### WHAT NEEDS TO BE DONE
Identify each line in the entries below that contains the word "puddle" and copy those lines out.

— begin EXTRACTED INFORMATION —

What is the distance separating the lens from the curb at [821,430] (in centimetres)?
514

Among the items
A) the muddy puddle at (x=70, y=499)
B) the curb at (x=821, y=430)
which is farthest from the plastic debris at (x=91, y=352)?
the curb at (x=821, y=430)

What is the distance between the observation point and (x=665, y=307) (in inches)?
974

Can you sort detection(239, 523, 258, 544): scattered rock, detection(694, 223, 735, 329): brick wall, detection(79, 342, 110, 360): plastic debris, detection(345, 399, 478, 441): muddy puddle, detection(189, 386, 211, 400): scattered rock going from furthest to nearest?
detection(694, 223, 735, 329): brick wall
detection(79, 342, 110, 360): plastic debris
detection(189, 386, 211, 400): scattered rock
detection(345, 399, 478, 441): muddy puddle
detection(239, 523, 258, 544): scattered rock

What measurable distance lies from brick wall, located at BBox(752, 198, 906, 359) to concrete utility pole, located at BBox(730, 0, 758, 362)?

— end EXTRACTED INFORMATION —

### RESULT
A) the muddy puddle at (x=70, y=499)
Can you sort detection(239, 523, 258, 544): scattered rock, detection(694, 223, 735, 329): brick wall, detection(79, 342, 110, 360): plastic debris, detection(345, 399, 478, 441): muddy puddle, detection(189, 386, 211, 400): scattered rock going from furthest to nearest?
detection(345, 399, 478, 441): muddy puddle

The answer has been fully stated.